Linearization of Monge-Ampère Equations and Statistical Applications
Alberto González-Sanz, Shunan Sheng
TL;DR
This work establishes that the optimal transport maps between a sufficiently regular reference measure and a smoothly evolving family of target measures form a C^1 curve in time. The time derivative of the transport map is characterized as the solution to a linearized Monge–Ampère equation with strictly oblique boundary conditions, derived via an implicit-function framework applied to the Monge–Ampère equation. The authors provide an extension mechanism to accommodate time-varying supports and derive both a transport-based quantile regression regularity result and a central limit theorem for smooth optimal transport maps. These results contribute to a deeper understanding of the differentiability and statistical behavior of transport maps under perturbations, enabling improved inference and stability analyses in applications requiring Fréchet differentiability of OT maps.
Abstract
Optimal transport has found numerous applications across data science, many of which require differentiating the optimal transport map with respect to the underlying probability densities in the Fréchet sense.

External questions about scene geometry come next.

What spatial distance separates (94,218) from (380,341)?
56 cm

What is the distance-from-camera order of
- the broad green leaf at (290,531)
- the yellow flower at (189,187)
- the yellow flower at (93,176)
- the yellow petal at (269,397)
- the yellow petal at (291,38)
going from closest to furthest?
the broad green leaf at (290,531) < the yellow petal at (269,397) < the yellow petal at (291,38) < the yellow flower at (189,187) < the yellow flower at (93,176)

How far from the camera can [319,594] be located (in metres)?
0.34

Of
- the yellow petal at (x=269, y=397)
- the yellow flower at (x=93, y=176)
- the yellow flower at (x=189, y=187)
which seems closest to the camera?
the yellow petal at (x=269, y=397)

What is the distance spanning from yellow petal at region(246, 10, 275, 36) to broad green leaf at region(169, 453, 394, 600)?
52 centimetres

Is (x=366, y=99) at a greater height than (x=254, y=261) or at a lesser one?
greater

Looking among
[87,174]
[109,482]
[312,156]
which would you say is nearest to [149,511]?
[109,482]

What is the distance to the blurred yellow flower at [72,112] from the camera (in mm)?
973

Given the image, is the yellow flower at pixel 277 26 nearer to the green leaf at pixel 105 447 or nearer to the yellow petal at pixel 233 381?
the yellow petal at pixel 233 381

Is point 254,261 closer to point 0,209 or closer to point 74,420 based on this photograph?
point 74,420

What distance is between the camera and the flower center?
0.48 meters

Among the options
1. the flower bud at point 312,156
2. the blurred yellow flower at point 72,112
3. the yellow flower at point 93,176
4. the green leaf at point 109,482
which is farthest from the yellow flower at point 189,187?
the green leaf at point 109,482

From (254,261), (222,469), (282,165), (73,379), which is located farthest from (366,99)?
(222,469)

In this work, we show that when the reference measure $Q$ is sufficiently regular in space and the curve of target measures $\{P_t\}_{t\in I}$ is both spatially regular and $\mathcal{C}^1$ in time, then the associated curve of optimal transport maps $\{\nabla φ_t\}_{t\in I}$ pushing $Q$ toward $P_t$ is itself a $\mathcal{C}^1$ curve. Moreover, we identify its time derivative as the solution to the \emph{linearized Monge--Ampère equation}, a second-order elliptic PDE with strictly oblique boundary conditions and a vanishing zero-order term. Our proof relies on applying the implicit function theorem to the Monge--Ampère equation with natural boundary conditions. As consequences, we establish regularity of the transport-based quantile regressor with respect to the covariates and derive a central limit theorem for smooth optimal transport maps.